My return to model railroading was launched when my wife got me a Bachmann McKinley Explorer HO set for our first year in our new house. The layout goes up right before Thanksgiving and each year I add a little something new. It was great fun getting ready for its debut - I went nuts searching for buildings, cars and figures appropriate for the Alaskan backcountry. My only snag was the DCH-2 Beaver floatplane model - there were no holes on the fuselage, and after attempting to simply glue the struts on I gave up and fashioned it into a wreck on the shores of my lake.


----------



## santafealltheway (Nov 27, 2012)

Very nice.
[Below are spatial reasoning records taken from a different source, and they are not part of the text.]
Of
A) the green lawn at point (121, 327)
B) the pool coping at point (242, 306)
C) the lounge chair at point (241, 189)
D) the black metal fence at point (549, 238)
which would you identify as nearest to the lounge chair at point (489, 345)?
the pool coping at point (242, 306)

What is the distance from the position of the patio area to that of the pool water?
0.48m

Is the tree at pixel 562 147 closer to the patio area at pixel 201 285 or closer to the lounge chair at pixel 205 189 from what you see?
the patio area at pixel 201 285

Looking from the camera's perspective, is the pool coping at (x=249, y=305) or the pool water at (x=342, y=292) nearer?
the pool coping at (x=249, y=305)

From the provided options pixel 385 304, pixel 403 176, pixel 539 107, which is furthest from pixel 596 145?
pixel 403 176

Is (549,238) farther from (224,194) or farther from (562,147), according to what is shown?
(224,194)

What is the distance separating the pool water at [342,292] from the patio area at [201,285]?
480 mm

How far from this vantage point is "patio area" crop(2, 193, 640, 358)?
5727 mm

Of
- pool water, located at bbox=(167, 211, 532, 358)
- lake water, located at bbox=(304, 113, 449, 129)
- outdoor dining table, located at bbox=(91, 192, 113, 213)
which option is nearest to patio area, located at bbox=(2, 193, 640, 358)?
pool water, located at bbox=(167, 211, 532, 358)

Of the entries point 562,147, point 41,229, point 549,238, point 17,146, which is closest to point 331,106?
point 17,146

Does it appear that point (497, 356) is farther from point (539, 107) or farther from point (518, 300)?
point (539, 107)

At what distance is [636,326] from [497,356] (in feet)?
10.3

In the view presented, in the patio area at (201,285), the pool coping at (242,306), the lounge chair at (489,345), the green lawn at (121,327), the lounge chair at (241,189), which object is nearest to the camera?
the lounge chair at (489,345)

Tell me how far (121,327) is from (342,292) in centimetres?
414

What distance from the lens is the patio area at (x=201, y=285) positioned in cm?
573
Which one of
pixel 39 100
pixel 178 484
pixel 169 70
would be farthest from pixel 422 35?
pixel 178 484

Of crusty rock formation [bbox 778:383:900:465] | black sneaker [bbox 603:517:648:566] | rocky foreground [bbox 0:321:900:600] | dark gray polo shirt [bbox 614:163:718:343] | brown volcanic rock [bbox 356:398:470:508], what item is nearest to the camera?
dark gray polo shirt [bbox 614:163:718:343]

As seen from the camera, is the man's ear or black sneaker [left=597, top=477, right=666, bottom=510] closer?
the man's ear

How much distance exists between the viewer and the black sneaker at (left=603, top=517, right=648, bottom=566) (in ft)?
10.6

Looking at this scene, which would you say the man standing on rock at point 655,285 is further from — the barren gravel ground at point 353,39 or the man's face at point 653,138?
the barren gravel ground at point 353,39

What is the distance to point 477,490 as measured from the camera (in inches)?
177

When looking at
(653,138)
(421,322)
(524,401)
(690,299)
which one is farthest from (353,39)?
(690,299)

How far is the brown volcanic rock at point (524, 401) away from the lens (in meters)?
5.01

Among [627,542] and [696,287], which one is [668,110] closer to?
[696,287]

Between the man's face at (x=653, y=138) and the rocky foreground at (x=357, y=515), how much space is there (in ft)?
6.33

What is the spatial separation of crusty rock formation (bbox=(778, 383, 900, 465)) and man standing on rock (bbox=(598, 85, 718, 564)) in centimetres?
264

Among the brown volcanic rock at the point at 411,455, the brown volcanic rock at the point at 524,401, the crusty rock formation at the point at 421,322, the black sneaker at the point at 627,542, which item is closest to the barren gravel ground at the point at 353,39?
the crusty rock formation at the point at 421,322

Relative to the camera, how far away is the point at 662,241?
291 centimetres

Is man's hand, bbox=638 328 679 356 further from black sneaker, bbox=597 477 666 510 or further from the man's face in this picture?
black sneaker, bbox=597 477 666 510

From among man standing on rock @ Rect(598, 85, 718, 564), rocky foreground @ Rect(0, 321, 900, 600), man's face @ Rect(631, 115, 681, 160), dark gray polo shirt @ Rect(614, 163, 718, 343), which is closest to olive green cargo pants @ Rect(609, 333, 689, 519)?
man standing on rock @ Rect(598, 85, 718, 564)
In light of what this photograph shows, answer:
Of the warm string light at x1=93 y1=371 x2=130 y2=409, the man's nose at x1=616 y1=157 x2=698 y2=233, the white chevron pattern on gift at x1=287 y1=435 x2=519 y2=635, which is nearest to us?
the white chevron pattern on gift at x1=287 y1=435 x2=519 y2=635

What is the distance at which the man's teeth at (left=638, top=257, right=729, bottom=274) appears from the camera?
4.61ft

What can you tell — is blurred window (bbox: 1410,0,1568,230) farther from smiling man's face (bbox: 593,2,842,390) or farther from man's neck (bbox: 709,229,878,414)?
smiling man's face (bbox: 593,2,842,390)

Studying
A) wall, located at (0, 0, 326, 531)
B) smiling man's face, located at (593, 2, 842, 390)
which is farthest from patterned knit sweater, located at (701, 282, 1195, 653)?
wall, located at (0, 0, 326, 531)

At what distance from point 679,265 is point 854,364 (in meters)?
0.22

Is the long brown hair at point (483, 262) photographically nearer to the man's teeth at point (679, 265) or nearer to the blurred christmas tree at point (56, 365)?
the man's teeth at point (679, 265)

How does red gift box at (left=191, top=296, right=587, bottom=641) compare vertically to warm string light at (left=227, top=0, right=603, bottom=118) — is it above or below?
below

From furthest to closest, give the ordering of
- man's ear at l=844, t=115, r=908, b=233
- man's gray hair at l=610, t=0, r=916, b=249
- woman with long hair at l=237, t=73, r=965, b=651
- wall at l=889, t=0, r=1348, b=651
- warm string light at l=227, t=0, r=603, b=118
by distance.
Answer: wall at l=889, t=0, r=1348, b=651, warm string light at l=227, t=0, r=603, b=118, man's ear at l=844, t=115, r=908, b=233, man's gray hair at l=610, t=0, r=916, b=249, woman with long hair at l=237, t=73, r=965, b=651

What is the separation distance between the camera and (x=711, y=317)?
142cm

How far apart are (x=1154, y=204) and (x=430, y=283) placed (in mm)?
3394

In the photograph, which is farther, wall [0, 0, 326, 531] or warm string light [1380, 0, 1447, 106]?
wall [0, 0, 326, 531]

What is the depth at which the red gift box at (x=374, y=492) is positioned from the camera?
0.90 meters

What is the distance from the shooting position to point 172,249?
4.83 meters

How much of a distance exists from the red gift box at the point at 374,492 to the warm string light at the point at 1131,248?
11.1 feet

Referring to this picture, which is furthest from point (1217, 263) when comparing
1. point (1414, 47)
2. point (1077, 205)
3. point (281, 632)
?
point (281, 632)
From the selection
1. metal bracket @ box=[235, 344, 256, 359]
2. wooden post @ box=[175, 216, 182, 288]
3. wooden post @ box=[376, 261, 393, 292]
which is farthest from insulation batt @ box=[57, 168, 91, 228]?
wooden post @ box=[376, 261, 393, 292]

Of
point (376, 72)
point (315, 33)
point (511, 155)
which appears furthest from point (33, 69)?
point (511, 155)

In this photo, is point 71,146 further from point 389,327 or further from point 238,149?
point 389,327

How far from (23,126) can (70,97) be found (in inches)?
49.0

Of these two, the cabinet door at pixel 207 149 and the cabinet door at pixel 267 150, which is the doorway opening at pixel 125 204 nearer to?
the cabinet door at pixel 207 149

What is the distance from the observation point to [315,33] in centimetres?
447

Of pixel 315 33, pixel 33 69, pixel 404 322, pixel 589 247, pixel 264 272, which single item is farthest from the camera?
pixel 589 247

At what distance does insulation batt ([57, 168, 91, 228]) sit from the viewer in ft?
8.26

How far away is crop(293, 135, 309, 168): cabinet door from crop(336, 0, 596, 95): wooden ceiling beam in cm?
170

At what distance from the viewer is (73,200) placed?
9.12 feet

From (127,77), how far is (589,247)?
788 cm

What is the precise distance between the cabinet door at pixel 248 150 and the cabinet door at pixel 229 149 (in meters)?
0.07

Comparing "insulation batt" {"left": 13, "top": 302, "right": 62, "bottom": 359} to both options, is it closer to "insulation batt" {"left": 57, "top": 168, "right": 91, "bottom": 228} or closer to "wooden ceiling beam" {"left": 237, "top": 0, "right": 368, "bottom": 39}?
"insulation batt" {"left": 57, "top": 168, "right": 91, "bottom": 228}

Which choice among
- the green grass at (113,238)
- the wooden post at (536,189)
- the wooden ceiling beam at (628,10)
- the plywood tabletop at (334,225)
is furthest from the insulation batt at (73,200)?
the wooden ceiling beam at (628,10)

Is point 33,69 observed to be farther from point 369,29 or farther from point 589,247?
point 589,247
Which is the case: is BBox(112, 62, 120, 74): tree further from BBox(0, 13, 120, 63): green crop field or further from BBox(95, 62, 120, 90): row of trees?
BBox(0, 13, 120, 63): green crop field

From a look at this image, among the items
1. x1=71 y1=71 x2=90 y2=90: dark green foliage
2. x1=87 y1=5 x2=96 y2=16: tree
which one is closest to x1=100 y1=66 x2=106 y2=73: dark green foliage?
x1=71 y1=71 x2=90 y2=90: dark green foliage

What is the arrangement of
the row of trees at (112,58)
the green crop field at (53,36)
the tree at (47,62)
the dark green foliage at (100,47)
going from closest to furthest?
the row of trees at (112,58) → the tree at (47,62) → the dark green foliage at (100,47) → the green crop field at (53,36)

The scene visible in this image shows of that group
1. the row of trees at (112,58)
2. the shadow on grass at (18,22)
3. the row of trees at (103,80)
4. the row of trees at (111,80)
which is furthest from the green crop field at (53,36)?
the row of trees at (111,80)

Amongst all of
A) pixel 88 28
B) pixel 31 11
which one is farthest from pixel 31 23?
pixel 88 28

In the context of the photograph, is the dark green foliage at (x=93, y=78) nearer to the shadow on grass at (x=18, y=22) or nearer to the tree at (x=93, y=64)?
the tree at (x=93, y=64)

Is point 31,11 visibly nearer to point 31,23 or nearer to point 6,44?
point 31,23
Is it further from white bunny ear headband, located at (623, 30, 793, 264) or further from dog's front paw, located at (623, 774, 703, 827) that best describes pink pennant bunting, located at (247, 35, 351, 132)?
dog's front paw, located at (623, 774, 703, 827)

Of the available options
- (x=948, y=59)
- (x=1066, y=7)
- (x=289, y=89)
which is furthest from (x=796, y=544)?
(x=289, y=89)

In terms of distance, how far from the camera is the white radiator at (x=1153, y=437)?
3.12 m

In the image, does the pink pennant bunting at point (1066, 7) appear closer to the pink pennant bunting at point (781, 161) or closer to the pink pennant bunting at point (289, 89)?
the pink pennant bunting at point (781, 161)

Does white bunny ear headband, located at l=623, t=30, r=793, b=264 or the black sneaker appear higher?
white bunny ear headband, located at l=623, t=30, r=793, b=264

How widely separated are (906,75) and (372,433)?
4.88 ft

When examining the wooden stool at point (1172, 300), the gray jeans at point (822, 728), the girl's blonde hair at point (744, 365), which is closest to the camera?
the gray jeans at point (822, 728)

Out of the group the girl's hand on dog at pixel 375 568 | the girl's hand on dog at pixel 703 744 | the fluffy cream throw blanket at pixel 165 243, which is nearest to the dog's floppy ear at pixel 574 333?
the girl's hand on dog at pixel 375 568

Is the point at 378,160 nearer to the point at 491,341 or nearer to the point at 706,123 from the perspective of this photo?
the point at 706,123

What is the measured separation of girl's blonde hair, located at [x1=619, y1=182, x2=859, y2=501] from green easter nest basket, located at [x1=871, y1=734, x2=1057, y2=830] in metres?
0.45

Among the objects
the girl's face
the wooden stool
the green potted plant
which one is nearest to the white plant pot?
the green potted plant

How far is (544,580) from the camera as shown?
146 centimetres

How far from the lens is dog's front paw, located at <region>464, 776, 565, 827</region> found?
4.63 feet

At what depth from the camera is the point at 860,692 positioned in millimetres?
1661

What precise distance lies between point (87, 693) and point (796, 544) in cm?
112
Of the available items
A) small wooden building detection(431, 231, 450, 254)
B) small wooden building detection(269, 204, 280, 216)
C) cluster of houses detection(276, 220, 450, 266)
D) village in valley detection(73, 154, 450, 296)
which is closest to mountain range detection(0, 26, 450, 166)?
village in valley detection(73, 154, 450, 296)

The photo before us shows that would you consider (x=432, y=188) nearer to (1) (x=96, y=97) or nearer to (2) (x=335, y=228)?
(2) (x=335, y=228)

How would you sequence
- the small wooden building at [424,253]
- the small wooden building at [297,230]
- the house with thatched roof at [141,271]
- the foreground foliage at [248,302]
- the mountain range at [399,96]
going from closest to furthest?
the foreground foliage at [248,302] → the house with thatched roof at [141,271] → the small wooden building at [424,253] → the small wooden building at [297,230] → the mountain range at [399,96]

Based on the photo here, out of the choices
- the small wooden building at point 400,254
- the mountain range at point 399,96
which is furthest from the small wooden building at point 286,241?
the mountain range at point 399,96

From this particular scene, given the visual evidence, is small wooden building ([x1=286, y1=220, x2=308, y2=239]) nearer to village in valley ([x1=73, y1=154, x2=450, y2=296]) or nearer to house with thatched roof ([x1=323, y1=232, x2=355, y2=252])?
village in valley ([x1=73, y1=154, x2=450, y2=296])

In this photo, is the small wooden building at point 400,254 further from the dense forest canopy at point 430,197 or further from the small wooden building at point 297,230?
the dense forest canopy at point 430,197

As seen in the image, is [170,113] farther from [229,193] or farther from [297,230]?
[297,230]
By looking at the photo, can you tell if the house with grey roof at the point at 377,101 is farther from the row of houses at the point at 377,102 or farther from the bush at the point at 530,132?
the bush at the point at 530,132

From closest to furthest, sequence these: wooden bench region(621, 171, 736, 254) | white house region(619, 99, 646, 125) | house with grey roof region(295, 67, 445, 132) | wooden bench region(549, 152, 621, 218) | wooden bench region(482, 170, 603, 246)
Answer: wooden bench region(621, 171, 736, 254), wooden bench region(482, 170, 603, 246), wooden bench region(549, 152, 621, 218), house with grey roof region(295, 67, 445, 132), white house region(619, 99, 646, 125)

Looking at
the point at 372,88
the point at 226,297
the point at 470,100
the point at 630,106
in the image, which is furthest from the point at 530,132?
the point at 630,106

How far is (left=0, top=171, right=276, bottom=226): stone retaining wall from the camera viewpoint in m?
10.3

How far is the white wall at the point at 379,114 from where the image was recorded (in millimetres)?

I like the photo of the officer trying to shoo away the moose haha


----------



## NAJ (Feb 19, 2016)

santafealltheway said:


> Very nice. I like the photo of the officer trying to shoo away the moose haha


The Moose also caught my eye, very nice.


----------



## Lemonhawk (Sep 24, 2013)

I like the lop eared amphibian. It looks a little forlorn and lonely. That Guns&Tackle is a real keeper. Looks like you have a lot of fun setting up the scenes for all to enjoy!


----------



## Bogart74 (Oct 26, 2016)

Lemonhawk said:


> I like the lop eared amphibian. It looks a little forlorn and lonely. That Guns&Tackle is a real keeper. Looks like you have a lot of fun setting up the scenes for all to enjoy!


The store was a great little kit to build up. And if anyone stumbles upon another HO scale Beaver - whether kit or built - please let me know!


----------



## MikeB (Feb 11, 2016)

Bogart74 said:


> The store was a great little kit to build up. And if anyone stumbles upon another HO scale Beaver - whether kit or built - please let me know!


This is where I bought mine, even though I didn't put it together yet. 

http://www.modeltrainstuff.com/Osborn-Model-Kits-HO-1073-DHC-2-Beaver-Kit-p/osb-1073.htm


----------



## Bogart74 (Oct 26, 2016)

MikeB said:


> This is where I bought mine, even though I didn't put it together yet.
> 
> http://www.modeltrainstuff.com/Osborn-Model-Kits-HO-1073-DHC-2-Beaver-Kit-p/osb-1073.htm


Thanks!


----------



## Spence (Oct 15, 2015)

Very nice layout.


----------